El problema: Según el fragmento seleccionado, ¿por qué le sienta bien a la París-Roubaix el sobrenombre de «El Infierno del Norte»? Responde en una a tres oraciones.

Fragmento seleccionado:

Toma buen sobrenombre la París-Roubaix. El Infierno del Norte. Por coincidencias. La carrera belga es el espacio terrenal de los herejes y pecadores, espacio de sufrimiento eterno, pero también de placer y bienestar. Referencia universal. No hay religión o idioma en el que el infierno, como la París-Roubaix discrepe en cuanto a analogía. "El sitio donde sufrirás mientras estés allí", se acepta como definición. Apta para ambas. La París-Roubaix es, como el lugar de los muertos, esparcimiento para la agonía y el placer. Antagónicos y en su conjunto impracticables. Boonen, lucifer del pavé, transfiguró en piedra sus músculos para echar mano de le Wouter Weylandt, Manuel Quinziato, Heinrich Haussler, Kasper Klostergaard y un bravo Juan Antonio Flecha, que ya en el decimosexto sector amedrentó para no perder comba. Catolizados todos. Boonen lanzó su maleficio cuando, en cuestión de segundos, se acercó hasta ellos. Maleficio. Poco demoró su cambio de marcha. En los tres kilómetros de cinco estrellas sobre los que se desataba el tramo de Mons en Paveie aceleró el ritmo en busca de la selección.

Listado:
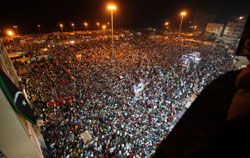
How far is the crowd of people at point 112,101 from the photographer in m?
8.38

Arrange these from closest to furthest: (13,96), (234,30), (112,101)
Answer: (13,96) < (112,101) < (234,30)

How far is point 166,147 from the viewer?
49.9 inches

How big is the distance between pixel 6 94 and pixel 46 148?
620 centimetres

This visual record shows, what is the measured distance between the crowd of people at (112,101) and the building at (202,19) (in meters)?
49.8

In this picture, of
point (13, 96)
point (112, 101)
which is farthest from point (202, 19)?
point (13, 96)

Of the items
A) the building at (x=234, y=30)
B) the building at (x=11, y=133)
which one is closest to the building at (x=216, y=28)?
the building at (x=234, y=30)

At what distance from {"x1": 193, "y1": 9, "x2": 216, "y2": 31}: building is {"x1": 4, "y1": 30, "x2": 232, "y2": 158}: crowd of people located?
49824 millimetres

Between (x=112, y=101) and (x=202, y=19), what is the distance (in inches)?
2756

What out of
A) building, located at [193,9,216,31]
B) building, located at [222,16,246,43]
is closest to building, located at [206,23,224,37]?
building, located at [222,16,246,43]

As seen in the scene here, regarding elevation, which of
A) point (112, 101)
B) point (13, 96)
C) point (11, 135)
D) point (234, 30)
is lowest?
point (112, 101)

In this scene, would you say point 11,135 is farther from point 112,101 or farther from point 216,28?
point 216,28

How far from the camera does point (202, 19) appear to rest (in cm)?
6038

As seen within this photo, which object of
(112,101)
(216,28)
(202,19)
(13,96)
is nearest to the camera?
(13,96)

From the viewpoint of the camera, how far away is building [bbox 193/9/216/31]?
186 feet
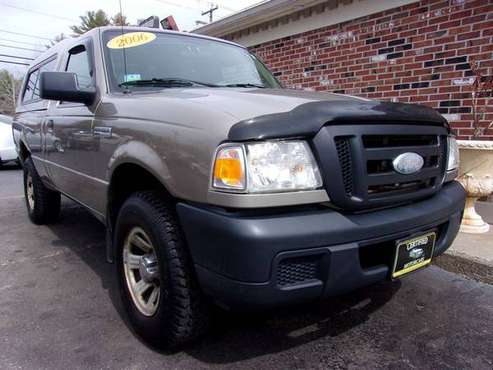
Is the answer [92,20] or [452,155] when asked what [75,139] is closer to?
[452,155]

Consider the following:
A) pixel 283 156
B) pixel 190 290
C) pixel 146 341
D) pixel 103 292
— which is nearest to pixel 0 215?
pixel 103 292

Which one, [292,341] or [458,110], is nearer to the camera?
[292,341]

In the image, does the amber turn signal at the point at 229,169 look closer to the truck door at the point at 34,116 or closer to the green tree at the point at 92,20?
the truck door at the point at 34,116

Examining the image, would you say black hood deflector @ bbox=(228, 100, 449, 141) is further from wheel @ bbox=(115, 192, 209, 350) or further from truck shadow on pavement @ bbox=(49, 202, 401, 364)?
truck shadow on pavement @ bbox=(49, 202, 401, 364)

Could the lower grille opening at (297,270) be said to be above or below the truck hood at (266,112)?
below

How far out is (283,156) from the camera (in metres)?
1.59

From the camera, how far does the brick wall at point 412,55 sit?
4.19 metres

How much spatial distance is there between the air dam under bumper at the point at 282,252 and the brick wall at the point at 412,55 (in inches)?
126

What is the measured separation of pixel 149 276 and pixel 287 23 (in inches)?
211

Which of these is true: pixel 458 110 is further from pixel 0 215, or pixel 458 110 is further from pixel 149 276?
pixel 0 215

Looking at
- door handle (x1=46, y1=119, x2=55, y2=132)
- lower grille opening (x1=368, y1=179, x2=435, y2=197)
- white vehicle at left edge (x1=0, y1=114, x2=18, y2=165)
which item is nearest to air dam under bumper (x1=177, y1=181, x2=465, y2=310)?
lower grille opening (x1=368, y1=179, x2=435, y2=197)

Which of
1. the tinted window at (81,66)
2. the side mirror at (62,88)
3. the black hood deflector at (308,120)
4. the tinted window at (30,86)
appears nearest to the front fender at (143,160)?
the black hood deflector at (308,120)

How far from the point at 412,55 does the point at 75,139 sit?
382cm

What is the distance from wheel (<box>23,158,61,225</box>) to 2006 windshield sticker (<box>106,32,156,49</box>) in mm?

Salida correcta: Le sienta bien por coincidencias: la carrera es, como el infierno, un espacio de sufrimiento eterno para herejes y pecadores, pero también de placer y bienestar. Además, la definición aceptada, «el sitio donde sufrirás mientras estés allí», es apta para ambos.